Similarly, we can obtain confidence and prediction interval bounds for the contrasts with:

predict(res, newmods=pairwise(btt=1:3))

pred se ci.lb ci.ub pi.lb pi.ub factor(alloc)alternate-factor(alloc)random -0.3421 0.4284 -1.3300 0.6459 -1.7317 1.0476 factor(alloc)alternate-factor(alloc)systematic 0.0101 0.4579 -1.0457 1.0659 -1.4286 1.4488 factor(alloc)random-factor(alloc)systematic 0.3522 0.3441 -0.4414 1.1457 -0.9067 1.6110

These intervals are now based on t-distributions.

### References

Colditz, G. A., Brewer, T. F., Berkey, C. S., Wilson, M. E., Burdick, E., Fineberg, H. V., et al. (1994). Efficacy of BCG vaccine in the prevention of tuberculosis: Meta-analysis of the published literature. *Journal of the American Medical Association, 271*(9), 698–702.

Higgins, J. P. T., & Thompson, S. G. (2004).

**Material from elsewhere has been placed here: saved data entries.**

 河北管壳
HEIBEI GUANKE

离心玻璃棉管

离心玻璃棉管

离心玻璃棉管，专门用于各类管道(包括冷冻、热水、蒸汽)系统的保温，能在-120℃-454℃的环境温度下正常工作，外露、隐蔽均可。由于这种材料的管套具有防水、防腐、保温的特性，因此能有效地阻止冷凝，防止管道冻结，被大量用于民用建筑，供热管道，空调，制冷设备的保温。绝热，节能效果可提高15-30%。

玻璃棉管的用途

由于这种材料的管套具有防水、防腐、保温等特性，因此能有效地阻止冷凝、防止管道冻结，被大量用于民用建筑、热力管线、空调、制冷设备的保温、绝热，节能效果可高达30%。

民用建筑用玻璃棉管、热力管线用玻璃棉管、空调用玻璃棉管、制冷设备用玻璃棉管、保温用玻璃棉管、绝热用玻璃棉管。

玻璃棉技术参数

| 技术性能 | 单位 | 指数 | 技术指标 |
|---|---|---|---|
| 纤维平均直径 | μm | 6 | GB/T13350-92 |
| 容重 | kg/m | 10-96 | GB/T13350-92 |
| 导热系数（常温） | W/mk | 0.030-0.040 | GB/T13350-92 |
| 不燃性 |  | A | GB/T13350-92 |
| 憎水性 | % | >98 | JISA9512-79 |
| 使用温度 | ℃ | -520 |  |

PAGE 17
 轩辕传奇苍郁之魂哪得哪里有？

Controlling the risk of spurious findings from meta-regression. *Statistics in Medicine, 23*(11), 1663–1682.

Knapp, G., & Hartung, J. (2003). Improved tests for a random effects meta-regression with a single covariate. *Statistics in Medicine, 22*(17), 2693–2710.

^{1)}

^{2)}

`alloc`

is a character variable, the coercion to a factor via the `factor()`

function isn't strictly necessary (since this would have happened automatically anyway), but it's better to be explicit. In some cases, a numeric variable may have been used to represent levels of a categorical variable, in which case use of the `factor()`

function is crucial, so that it is properly treated as a categorical and not as a quantitative variable.